- _WORK INSTRUCTIONS_:
Write out again the entries from the first line to the line that includes "Vietnam;Lao, site loc_0249, 2018-11-06", keeping both of those lines.
◆ ◆ ◆ ◆
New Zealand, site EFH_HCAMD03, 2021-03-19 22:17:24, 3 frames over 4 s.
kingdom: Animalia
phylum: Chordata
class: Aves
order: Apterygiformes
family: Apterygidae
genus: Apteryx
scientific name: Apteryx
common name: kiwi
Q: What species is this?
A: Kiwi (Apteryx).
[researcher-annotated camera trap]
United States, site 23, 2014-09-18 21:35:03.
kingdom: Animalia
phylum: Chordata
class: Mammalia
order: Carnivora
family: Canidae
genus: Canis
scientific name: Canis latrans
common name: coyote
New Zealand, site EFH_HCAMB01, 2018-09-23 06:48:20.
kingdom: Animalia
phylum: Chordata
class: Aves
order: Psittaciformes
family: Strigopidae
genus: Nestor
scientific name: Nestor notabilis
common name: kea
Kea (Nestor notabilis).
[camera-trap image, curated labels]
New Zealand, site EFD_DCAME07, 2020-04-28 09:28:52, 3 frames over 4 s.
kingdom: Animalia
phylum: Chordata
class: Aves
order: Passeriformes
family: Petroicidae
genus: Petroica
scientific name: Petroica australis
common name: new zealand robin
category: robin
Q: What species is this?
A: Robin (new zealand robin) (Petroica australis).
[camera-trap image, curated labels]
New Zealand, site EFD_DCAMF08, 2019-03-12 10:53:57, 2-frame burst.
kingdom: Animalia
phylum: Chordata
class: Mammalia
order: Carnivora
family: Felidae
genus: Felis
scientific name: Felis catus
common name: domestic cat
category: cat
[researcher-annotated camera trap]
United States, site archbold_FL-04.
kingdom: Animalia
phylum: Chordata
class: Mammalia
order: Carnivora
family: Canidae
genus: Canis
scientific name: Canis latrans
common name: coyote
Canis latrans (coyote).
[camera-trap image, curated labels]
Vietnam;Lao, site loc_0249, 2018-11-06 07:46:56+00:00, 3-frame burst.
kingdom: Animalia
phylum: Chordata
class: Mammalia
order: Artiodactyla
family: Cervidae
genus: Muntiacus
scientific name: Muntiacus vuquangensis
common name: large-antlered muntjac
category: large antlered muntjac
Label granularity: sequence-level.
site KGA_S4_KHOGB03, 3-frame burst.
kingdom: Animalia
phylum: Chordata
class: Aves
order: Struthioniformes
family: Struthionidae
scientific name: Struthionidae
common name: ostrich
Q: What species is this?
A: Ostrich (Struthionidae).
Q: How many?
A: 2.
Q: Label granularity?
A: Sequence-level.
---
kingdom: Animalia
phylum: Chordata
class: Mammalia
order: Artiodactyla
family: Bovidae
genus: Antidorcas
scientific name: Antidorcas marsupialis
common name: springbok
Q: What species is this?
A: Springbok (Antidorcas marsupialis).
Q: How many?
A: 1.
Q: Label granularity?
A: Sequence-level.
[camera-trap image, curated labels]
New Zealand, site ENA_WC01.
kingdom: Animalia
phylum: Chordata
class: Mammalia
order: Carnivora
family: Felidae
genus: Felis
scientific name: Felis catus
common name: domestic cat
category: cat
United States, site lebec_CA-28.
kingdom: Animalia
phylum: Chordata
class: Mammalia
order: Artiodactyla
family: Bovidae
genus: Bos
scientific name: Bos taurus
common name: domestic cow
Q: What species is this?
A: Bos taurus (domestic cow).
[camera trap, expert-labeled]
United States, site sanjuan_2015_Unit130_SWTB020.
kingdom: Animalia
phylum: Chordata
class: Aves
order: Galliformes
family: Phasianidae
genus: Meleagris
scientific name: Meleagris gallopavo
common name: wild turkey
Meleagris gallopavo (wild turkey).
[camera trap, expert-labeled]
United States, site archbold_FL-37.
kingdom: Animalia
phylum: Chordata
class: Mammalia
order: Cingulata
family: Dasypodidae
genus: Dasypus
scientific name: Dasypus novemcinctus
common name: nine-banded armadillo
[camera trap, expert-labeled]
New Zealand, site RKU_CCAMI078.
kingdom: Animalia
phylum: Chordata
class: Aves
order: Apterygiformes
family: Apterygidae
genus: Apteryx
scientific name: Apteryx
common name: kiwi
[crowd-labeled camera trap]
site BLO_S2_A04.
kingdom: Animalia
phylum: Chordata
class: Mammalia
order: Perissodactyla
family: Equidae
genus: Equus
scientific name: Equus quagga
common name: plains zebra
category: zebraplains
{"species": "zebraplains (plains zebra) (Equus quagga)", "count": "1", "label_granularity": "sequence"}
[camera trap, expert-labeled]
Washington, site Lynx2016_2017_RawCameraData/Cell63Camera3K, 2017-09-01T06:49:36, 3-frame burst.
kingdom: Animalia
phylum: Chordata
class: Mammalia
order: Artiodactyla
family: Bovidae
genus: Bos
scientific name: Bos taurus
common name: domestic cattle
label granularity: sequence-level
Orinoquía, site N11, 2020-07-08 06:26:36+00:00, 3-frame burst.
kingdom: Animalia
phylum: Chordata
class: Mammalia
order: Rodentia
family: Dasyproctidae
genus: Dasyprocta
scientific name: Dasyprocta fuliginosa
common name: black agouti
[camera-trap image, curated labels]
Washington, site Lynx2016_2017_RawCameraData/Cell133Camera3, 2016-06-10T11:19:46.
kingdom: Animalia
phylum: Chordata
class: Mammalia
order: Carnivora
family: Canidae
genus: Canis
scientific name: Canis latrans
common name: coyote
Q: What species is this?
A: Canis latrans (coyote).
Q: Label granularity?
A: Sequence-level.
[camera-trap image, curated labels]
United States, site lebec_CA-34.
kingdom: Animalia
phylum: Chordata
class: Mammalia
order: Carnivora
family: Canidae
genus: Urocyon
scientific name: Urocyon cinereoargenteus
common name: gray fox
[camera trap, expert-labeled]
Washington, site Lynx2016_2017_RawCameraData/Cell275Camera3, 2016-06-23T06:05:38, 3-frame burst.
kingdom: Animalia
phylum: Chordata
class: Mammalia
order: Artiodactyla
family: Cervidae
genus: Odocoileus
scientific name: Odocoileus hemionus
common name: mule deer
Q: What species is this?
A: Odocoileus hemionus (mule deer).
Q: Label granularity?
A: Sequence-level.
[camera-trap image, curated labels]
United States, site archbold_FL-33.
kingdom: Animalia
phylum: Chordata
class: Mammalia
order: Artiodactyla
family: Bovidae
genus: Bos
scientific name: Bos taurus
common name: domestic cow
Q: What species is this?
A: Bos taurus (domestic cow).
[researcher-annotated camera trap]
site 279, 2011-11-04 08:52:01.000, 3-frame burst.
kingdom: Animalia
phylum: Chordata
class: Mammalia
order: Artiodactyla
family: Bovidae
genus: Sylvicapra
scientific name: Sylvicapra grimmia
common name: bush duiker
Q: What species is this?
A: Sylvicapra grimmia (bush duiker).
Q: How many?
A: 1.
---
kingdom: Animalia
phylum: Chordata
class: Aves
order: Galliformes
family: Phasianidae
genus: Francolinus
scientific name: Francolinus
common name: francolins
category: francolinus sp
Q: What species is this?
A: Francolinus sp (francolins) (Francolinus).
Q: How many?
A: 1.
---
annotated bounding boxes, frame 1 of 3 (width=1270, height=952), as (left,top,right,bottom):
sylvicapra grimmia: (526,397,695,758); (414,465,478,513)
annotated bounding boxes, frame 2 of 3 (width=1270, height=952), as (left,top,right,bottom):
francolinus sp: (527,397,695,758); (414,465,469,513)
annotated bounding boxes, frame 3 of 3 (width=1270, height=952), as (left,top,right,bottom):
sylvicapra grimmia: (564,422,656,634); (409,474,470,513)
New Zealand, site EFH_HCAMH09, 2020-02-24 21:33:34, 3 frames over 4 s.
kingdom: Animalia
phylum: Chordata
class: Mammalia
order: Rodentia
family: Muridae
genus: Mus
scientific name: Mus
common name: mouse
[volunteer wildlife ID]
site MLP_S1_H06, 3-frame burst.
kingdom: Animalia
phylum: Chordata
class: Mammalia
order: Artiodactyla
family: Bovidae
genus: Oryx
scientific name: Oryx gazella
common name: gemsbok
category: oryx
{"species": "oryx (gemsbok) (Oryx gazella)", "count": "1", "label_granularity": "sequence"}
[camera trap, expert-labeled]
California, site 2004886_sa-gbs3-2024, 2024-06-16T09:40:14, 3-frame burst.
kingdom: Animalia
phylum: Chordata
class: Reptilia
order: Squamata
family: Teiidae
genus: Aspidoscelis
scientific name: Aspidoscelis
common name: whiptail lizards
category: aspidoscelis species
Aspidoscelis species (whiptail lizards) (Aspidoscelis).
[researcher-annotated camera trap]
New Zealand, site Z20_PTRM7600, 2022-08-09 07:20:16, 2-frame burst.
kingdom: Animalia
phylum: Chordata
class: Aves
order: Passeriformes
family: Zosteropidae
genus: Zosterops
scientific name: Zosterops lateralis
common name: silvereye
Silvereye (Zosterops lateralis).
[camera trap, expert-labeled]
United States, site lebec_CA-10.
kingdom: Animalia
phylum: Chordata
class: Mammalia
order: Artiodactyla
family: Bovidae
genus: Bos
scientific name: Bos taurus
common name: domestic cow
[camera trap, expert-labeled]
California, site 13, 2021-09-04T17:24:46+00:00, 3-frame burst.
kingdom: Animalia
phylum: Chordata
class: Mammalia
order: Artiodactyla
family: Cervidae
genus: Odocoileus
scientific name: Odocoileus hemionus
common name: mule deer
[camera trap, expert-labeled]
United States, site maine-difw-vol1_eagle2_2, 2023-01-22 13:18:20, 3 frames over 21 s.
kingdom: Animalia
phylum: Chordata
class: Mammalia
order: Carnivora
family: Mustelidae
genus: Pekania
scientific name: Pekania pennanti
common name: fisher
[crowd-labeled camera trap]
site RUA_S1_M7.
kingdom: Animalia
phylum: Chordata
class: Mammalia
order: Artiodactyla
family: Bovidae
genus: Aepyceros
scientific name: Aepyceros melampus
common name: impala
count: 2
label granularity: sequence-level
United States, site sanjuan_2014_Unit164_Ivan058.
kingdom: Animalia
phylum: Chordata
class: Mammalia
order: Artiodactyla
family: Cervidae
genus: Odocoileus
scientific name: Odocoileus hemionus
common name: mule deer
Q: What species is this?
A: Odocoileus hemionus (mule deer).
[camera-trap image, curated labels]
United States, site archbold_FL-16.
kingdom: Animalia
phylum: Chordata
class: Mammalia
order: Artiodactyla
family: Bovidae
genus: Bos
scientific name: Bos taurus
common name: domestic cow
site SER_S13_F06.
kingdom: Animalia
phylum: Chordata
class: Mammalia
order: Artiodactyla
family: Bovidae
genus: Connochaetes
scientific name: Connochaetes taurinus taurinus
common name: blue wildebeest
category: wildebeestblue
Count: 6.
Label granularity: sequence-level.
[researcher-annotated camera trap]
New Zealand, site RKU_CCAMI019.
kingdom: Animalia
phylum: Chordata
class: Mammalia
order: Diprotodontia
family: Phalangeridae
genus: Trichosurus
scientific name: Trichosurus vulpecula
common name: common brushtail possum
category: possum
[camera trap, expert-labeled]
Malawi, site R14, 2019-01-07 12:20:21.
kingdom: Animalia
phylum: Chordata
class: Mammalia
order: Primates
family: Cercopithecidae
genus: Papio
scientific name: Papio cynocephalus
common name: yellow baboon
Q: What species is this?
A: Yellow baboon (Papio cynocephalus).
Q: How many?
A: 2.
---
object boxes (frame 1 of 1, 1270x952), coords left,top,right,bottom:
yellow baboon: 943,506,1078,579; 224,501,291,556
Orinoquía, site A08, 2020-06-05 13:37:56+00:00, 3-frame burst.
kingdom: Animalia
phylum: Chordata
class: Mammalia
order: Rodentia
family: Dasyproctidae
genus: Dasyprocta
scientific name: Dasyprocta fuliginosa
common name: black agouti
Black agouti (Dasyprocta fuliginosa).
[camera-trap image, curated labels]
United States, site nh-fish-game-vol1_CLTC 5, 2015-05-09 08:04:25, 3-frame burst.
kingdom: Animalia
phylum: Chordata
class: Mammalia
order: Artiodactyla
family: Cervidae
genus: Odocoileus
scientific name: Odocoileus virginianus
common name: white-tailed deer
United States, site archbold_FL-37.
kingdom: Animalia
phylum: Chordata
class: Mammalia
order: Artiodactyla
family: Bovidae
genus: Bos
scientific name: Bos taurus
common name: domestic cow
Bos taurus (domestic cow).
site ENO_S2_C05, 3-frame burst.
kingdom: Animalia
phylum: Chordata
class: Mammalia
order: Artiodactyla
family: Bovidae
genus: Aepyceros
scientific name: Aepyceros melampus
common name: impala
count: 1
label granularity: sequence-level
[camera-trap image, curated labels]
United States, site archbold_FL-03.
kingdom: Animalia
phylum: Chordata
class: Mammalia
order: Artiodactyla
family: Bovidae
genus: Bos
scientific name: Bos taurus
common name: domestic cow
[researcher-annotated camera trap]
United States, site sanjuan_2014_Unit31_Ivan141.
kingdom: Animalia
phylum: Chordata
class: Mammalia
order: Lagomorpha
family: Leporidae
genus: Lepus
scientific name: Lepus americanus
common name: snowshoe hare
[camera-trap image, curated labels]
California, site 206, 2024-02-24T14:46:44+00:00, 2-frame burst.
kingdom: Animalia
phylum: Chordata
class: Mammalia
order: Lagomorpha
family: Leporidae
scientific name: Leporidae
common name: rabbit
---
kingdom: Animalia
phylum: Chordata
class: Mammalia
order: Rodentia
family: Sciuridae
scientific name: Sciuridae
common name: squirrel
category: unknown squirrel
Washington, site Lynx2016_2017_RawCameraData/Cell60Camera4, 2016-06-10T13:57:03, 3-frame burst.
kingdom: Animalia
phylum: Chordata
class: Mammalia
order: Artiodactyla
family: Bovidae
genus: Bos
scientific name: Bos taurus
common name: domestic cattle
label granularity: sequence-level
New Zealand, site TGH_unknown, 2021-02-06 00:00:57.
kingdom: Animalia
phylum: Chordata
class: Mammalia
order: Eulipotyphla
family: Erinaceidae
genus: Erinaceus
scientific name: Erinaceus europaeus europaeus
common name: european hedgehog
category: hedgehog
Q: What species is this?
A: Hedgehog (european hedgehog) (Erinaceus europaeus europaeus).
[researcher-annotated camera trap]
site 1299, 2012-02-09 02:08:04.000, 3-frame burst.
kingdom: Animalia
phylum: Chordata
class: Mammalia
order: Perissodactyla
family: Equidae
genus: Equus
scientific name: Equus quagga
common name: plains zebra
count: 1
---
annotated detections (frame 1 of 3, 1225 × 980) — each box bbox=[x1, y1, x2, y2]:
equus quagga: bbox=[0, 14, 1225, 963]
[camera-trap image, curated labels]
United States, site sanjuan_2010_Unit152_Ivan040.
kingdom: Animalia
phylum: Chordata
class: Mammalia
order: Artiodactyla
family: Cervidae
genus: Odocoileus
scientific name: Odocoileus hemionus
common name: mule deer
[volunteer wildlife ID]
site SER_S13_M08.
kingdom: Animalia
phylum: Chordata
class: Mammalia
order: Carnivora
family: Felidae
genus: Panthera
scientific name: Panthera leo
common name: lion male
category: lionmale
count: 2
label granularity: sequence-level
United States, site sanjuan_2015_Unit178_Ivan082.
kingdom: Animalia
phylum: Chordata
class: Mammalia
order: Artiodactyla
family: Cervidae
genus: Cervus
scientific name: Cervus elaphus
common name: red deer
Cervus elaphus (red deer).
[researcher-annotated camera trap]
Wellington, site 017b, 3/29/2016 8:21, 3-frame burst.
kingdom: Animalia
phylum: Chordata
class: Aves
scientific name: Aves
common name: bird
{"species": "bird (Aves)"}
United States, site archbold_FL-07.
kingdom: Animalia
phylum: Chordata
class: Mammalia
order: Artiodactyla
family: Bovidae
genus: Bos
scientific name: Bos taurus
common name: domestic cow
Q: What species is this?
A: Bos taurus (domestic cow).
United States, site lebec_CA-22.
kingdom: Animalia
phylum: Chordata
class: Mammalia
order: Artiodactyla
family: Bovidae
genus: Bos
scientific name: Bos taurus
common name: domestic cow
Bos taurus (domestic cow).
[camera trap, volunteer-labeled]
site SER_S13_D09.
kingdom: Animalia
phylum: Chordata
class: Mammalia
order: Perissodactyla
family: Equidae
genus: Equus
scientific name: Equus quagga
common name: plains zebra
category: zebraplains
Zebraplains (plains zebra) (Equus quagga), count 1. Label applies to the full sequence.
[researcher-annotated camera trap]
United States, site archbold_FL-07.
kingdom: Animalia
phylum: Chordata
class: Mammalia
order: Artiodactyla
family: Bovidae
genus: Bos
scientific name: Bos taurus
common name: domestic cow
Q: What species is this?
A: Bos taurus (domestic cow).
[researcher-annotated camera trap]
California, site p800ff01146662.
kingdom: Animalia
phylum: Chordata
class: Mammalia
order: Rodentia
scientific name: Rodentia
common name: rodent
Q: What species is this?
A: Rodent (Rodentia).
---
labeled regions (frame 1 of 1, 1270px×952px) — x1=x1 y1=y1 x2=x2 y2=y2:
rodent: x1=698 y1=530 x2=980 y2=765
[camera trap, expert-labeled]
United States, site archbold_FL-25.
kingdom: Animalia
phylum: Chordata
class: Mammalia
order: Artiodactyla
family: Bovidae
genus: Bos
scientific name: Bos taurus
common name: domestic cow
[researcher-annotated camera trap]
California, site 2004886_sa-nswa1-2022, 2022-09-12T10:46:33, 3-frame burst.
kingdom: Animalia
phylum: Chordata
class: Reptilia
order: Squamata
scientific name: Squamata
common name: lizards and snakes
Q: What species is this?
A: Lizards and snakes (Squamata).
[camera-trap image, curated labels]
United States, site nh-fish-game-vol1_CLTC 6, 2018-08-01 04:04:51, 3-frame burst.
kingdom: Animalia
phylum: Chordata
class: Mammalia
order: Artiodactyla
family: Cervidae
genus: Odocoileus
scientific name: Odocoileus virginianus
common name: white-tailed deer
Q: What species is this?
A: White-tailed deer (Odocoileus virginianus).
◆ ◆ ◆ ◆
- _RESPONSE TO THE TASK_:
New Zealand, site EFH_HCAMD03, 2021-03-19 22:17:24, 3 frames over 4 s.
kingdom: Animalia
phylum: Chordata
class: Aves
order: Apterygiformes
family: Apterygidae
genus: Apteryx
scientific name: Apteryx
common name: kiwi
Q: What species is this?
A: Kiwi (Apteryx).
[researcher-annotated camera trap]
United States, site 23, 2014-09-18 21:35:03.
kingdom: Animalia
phylum: Chordata
class: Mammalia
order: Carnivora
family: Canidae
genus: Canis
scientific name: Canis latrans
common name: coyote
New Zealand, site EFH_HCAMB01, 2018-09-23 06:48:20.
kingdom: Animalia
phylum: Chordata
class: Aves
order: Psittaciformes
family: Strigopidae
genus: Nestor
scientific name: Nestor notabilis
common name: kea
Kea (Nestor notabilis).
[camera-trap image, curated labels]
New Zealand, site EFD_DCAME07, 2020-04-28 09:28:52, 3 frames over 4 s.
kingdom: Animalia
phylum: Chordata
class: Aves
order: Passeriformes
family: Petroicidae
genus: Petroica
scientific name: Petroica australis
common name: new zealand robin
category: robin
Q: What species is this?
A: Robin (new zealand robin) (Petroica australis).
[camera-trap image, curated labels]
New Zealand, site EFD_DCAMF08, 2019-03-12 10:53:57, 2-frame burst.
kingdom: Animalia
phylum: Chordata
class: Mammalia
order: Carnivora
family: Felidae
genus: Felis
scientific name: Felis catus
common name: domestic cat
category: cat
[researcher-annotated camera trap]
United States, site archbold_FL-04.
kingdom: Animalia
phylum: Chordata
class: Mammalia
order: Carnivora
family: Canidae
genus: Canis
scientific name: Canis latrans
common name: coyote
Canis latrans (coyote).
[camera-trap image, curated labels]
Vietnam;Lao, site loc_0249, 2018-11-06 07:46:56+00:00, 3-frame burst.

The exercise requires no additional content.